Given information »
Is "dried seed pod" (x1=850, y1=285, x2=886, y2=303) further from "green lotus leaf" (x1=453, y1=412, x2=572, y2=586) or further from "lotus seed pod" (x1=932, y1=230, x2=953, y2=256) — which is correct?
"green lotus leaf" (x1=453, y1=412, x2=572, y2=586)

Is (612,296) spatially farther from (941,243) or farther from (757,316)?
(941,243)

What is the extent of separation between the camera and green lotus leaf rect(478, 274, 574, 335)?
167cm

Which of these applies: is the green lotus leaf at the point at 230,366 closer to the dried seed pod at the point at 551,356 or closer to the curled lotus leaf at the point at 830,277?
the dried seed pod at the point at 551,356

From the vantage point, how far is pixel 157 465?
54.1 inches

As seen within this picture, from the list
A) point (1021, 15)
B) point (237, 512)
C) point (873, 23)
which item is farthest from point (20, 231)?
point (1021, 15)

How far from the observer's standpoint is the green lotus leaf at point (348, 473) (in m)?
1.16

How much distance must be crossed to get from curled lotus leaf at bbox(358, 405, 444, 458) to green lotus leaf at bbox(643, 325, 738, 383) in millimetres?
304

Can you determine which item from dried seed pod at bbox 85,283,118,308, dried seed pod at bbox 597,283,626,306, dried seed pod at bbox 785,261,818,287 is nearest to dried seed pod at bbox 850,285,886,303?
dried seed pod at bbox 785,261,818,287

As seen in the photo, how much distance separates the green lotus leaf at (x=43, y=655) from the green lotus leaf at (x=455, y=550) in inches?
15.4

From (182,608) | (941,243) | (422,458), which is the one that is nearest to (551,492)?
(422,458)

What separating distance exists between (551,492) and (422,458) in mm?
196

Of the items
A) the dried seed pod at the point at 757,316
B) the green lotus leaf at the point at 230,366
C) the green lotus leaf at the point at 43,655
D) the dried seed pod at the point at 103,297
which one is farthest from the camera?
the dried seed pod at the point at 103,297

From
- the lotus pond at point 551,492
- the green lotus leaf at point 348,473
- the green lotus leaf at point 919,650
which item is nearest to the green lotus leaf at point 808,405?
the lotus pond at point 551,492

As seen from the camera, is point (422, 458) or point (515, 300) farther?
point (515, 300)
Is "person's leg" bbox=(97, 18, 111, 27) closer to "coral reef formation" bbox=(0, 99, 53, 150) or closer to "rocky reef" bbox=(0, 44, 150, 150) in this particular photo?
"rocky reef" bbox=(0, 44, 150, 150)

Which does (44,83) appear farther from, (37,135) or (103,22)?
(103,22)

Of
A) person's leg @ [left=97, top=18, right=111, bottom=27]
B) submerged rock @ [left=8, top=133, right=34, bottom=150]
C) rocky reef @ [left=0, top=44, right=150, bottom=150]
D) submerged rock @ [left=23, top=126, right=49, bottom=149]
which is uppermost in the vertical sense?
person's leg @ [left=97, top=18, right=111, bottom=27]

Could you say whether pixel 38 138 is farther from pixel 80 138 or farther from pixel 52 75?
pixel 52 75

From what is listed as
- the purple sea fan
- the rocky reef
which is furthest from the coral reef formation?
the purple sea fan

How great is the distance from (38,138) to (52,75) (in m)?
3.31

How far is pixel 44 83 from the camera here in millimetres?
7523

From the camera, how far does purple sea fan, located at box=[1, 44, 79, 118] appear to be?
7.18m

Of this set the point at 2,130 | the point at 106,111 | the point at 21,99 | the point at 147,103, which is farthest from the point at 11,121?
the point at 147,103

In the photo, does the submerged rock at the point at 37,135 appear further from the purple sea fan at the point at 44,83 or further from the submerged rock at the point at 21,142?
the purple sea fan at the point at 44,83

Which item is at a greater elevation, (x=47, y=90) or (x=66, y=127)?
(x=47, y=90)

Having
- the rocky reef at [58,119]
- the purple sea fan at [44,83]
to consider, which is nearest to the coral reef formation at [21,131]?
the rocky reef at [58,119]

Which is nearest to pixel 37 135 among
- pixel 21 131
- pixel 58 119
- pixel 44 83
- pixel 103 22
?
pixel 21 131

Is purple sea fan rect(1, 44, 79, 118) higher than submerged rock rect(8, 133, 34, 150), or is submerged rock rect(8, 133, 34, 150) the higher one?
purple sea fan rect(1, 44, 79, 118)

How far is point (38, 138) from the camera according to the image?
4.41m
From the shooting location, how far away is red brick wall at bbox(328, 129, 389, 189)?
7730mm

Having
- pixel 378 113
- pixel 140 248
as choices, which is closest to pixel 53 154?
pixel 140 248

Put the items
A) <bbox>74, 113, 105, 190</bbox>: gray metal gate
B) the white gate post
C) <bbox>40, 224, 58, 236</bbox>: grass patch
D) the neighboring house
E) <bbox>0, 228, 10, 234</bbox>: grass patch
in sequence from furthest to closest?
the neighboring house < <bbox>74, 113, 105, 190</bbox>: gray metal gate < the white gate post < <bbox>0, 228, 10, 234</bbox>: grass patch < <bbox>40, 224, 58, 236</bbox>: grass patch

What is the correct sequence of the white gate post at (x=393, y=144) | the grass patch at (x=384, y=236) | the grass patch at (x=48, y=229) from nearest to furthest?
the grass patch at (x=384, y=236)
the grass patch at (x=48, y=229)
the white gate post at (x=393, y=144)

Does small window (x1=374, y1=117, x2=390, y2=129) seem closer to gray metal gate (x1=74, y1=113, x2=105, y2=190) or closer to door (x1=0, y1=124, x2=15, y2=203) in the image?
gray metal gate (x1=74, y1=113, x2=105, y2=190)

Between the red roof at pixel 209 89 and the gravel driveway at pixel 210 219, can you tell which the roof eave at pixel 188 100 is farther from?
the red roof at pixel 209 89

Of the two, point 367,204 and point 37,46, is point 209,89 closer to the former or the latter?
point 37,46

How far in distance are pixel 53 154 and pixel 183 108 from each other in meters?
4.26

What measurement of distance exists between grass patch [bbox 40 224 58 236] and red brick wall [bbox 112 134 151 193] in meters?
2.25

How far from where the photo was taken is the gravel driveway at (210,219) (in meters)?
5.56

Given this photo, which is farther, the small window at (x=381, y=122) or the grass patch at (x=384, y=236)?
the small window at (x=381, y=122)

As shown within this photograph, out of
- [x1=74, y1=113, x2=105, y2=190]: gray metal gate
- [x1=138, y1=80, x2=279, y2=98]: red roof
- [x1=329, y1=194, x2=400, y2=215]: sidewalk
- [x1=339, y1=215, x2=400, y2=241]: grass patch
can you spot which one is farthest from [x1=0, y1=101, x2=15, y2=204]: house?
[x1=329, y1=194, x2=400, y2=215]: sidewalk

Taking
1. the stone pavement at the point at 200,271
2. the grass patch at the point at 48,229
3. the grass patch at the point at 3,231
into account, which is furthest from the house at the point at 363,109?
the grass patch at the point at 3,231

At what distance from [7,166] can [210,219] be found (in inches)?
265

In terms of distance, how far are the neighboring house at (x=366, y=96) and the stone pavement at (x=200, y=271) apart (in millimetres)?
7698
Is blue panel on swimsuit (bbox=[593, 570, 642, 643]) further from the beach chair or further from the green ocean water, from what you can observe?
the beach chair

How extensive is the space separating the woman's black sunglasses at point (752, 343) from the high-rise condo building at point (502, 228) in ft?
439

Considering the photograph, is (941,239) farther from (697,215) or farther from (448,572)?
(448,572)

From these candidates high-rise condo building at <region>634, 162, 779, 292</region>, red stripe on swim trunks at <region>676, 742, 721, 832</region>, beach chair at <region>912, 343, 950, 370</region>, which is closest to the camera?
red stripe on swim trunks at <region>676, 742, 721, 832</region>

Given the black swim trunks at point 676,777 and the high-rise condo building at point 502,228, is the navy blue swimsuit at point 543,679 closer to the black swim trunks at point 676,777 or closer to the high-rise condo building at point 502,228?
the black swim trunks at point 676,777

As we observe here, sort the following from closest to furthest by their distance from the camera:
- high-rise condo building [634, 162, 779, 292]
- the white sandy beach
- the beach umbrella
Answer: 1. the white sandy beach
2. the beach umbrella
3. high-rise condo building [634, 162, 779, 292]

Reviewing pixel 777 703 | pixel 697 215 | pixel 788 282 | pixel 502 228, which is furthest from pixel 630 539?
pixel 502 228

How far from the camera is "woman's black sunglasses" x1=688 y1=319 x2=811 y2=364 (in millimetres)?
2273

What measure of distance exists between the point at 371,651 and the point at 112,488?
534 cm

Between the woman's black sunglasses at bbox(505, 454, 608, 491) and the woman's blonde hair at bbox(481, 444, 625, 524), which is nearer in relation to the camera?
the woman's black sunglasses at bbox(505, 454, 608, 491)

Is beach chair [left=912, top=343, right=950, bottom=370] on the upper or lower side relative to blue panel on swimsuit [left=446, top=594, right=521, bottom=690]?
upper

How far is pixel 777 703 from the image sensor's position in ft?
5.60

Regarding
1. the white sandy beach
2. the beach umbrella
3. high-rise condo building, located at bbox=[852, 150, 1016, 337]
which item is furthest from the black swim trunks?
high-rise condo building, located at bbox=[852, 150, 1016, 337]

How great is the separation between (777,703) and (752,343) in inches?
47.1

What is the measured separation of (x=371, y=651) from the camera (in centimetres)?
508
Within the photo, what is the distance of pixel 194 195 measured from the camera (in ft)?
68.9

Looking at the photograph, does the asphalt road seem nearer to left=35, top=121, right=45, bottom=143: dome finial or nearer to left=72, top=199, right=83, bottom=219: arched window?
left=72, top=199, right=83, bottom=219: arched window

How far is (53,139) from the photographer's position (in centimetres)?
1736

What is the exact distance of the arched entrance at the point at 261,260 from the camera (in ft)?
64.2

Short problem » Copy out, without changes, the lines from the one containing "How far is pixel 44" through the one containing "the neighboring house <", including both of those lines.

Result »
How far is pixel 44 83 from the camera here in millimetres?
7523

From the camera, how far does purple sea fan, located at box=[1, 44, 79, 118] appear to be?
7.18m

Of this set the point at 2,130 | the point at 106,111 | the point at 21,99 | the point at 147,103, which is farthest from the point at 11,121?
the point at 147,103

In the photo, does the submerged rock at the point at 37,135 appear further from the purple sea fan at the point at 44,83 or further from the submerged rock at the point at 21,142?
the purple sea fan at the point at 44,83

Which item is at a greater elevation, (x=47, y=90) or (x=66, y=127)?
(x=47, y=90)

Having
- the rocky reef at [58,119]
- the purple sea fan at [44,83]
to consider, which is nearest to the coral reef formation at [21,131]?
the rocky reef at [58,119]

Which is nearest to pixel 37 135 among
- pixel 21 131
- pixel 58 119
- pixel 44 83
- pixel 103 22
?
pixel 21 131

Is purple sea fan rect(1, 44, 79, 118) higher than submerged rock rect(8, 133, 34, 150), or is submerged rock rect(8, 133, 34, 150) the higher one?
purple sea fan rect(1, 44, 79, 118)

How far is point (38, 138) from the camera according to the image?
4.41m
From the shooting location, how far away is red brick wall at bbox(328, 129, 389, 189)?
7730mm

Having
- pixel 378 113
- pixel 140 248
as choices, which is closest to pixel 53 154?
pixel 140 248

Put the items
A) <bbox>74, 113, 105, 190</bbox>: gray metal gate
B) the white gate post
C) <bbox>40, 224, 58, 236</bbox>: grass patch
D) the neighboring house
E) <bbox>0, 228, 10, 234</bbox>: grass patch
in sequence from furthest to closest?
the neighboring house < <bbox>74, 113, 105, 190</bbox>: gray metal gate < the white gate post < <bbox>0, 228, 10, 234</bbox>: grass patch < <bbox>40, 224, 58, 236</bbox>: grass patch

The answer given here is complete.